Overall, my experience in Kaunas was absolutely top notch. I always have a hard time leaving a place which I really like and have met good friends in, but Kaunas was more so than usual. All of my couchsurfing hosts were exceptional: Rasa, Rūta and Paulis, Zita and Aiste. I’ll be back for certain, and maybe even for an extended period of time. It’s a city and a country I definitely wouldn’t mind settling in for a few months someday.
So why should tourists not visit Kaunas? Because they would spoil it. There are very few hotels in this city, and not a lot of tourist attractions. But for travelers it’s heaven. Cheap, wonderful friends and a beautiful countryside. There’s a big university in town so there are always students at night to hang out with, and the two main streets mentioned above can get pretty busy on the weekends, but only with locals, not tourists. That’s why Kaunas is for travelers.
For travelers, there are only three hostels, and two of them are in the same location. The main one, and the one I’d recommend, is the Monk’s Bunk. It’s not easy to find, and no signs on the street. You can use Google maps, and then you’ll see a picture of a backpacker painted on the wall near the entrance. There are only eighteen beds. Amazingly they fill up. Book ahead and enjoy.
For restaurants, I hardly have to warn you to avoid tourist restaurants. Here the restaurants are for locals, and serve really good food at dirt cheap prices. You can also go to the enormous Akropolis, a shopping center virtually built over an old factory, with the brick factory inside and now making up the decor. Or you can go to the Mega shopping center on the other side of town and see the aquarium inside. There are parks, music festivals and any number of events to experience. On Saturday morning there is also a local market that takes up all of Liberty Avenue.

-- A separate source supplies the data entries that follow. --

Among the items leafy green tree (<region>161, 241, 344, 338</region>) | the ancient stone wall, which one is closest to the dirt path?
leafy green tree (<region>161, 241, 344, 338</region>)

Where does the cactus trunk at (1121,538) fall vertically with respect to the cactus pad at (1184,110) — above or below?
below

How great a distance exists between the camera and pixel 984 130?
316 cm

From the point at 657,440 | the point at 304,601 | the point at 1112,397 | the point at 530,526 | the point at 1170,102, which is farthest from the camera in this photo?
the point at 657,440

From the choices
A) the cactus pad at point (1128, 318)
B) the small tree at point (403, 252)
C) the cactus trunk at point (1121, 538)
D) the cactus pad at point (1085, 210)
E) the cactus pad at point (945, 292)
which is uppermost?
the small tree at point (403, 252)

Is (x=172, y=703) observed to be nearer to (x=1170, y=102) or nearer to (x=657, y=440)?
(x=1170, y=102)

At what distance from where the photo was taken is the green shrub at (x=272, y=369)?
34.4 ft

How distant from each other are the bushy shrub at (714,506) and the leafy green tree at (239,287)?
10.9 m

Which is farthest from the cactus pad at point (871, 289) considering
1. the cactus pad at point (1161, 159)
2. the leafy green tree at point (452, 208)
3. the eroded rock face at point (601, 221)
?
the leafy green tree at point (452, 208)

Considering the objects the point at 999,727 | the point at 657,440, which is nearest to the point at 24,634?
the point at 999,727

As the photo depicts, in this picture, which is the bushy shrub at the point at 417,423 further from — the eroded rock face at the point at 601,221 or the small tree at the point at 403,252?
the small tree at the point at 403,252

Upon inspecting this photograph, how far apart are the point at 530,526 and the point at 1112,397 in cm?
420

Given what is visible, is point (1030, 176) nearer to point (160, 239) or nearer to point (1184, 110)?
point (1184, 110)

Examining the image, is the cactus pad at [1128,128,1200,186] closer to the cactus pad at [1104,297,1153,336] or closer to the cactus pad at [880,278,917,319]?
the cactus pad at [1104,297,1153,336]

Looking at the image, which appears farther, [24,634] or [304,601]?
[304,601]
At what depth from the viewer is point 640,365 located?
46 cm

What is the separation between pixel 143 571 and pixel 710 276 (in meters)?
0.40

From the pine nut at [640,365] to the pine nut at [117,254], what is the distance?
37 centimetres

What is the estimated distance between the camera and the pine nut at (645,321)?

And then there is the surrounding countryside. Make sure you make it to the Open Air Museum. Visit Brištonas. Go on a long bike ride (I’m sure Zita would love to take you along, if you can keep up). Take a trip out to the Baltic Sea. In my next trip to Kaunas, Aiste has promised to drive me to Trakai Island with Lithuania’s own fairytale castle and history museum. Aiste, you’re not off the hook with getting your driving license by next year. This makes it official!